CRIEF : Kassory Fofana absent au procès, l’affaire renvoyée au 29 janvier prochain
Le procès en appel du Dr Ibrahima Kassory Fofana s’est tenu ce jeudi 22 janvier 2025 devant la chambre des appels de la Cour de répression des infractions économiques et financières (CRIEF). Toutefois, l’ancien Premier ministre sous Alpha Condé a brillé par son absence.

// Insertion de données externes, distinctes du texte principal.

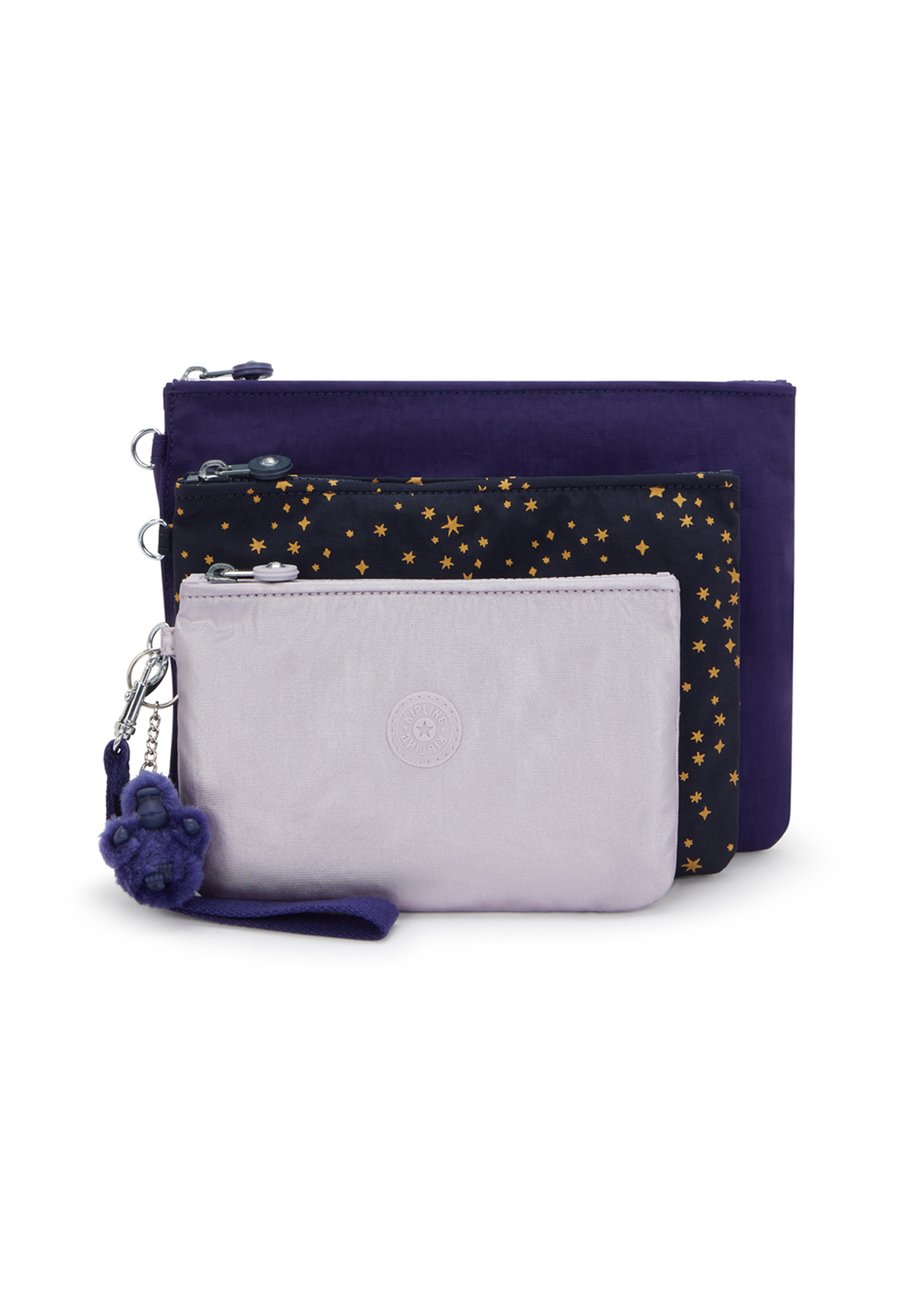 Кошелек Kipling IAKA SET, Moonlit Blue/Mottled Dark Blue
Кошелек Kipling IAKA SET, Moonlit Blue/Mottled Dark Blue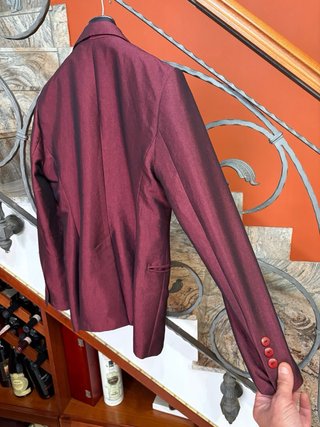 Giacca blazer donna  LA CITY Paris made in francef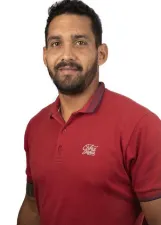 LUIZ CLAUDIO LIMA DE ARAUJO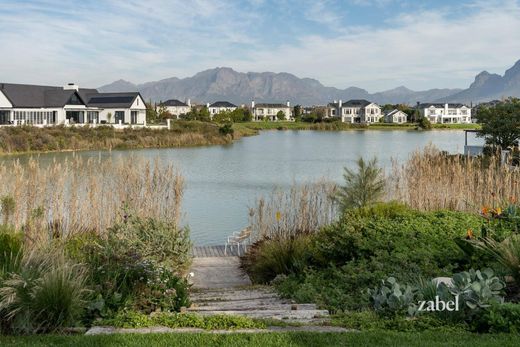 Paarl, Cape Winelands District Municipalityの高級住宅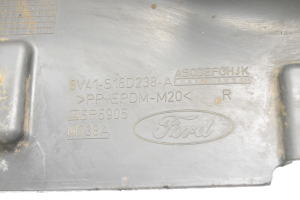 Ford Kuga (2008–2012) Front fender trim (flare) 8V41S16D238A - 4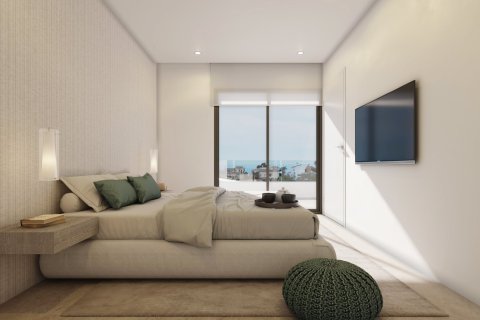 Villa zum Verkauf in Benitachell, Alicante, Spanien 4 Schlafzimmer, 206 m2 Nr. 181749 - Foto 3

C’est d’ailleurs ce qu’a rappelé le ministère public dans sa prise de parole, soulignant que, depuis l’ouverture de la procédure, le prévenu n’a jamais accepté de comparaître. Cette situation a motivé le renvoi de l’affaire à huitaine, afin de permettre une citation directe régulière.
Son représentant à l’audience a néanmoins souhaité la poursuite des débats. Ousmane Sanoh a invité la Cour à tirer toutes les conséquences de droit.
À la suite des observations du parquet, Me Almamy Samory Traoré a, de son côté, demandé la parole pour annoncer sa constitution en tant que conseil pour la défense des intérêts du Dr Ibrahima Kassory Fofana. Il a aussitôt sollicité un renvoi.
Pour sa part, Me Pépé Antoine Lamah, conseil de l’État, qui souhaitait passer aux plaidoiries, a déclaré :
« Ce sont eux qui ont interjeté appel. S’ils ne comparaissent pas, renvoyez à huitaine pour permettre aux parties de plaider ce dossier. Monsieur le Président, on ne peut pas prendre la justice en otage. »
Finalement, la Cour a renvoyé le dossier au 29 janvier prochain, à la demande du parquet.
À noter que Kassory Fofana est placé sous mandat de dépôt depuis avril 2022 et qu’il est hospitalisé depuis plusieurs mois dans une clinique de la capitale.
Le 27 février 2025, il a été condamné par la chambre de jugement à cinq (5) ans d’emprisonnement et au paiement d’une amende de deux (2) milliards de francs guinéens. La Cour avait également ordonné la confiscation des fonds du prévenu détenus dans ses différents comptes à la banque Vista Gui, au profit de l’État guinéen.
En outre, il a été condamné au paiement de quinze (15) milliards de francs guinéens à titre principal et de trois (3) milliards de francs guinéens à titre de dommages et intérêts au profit de l’État.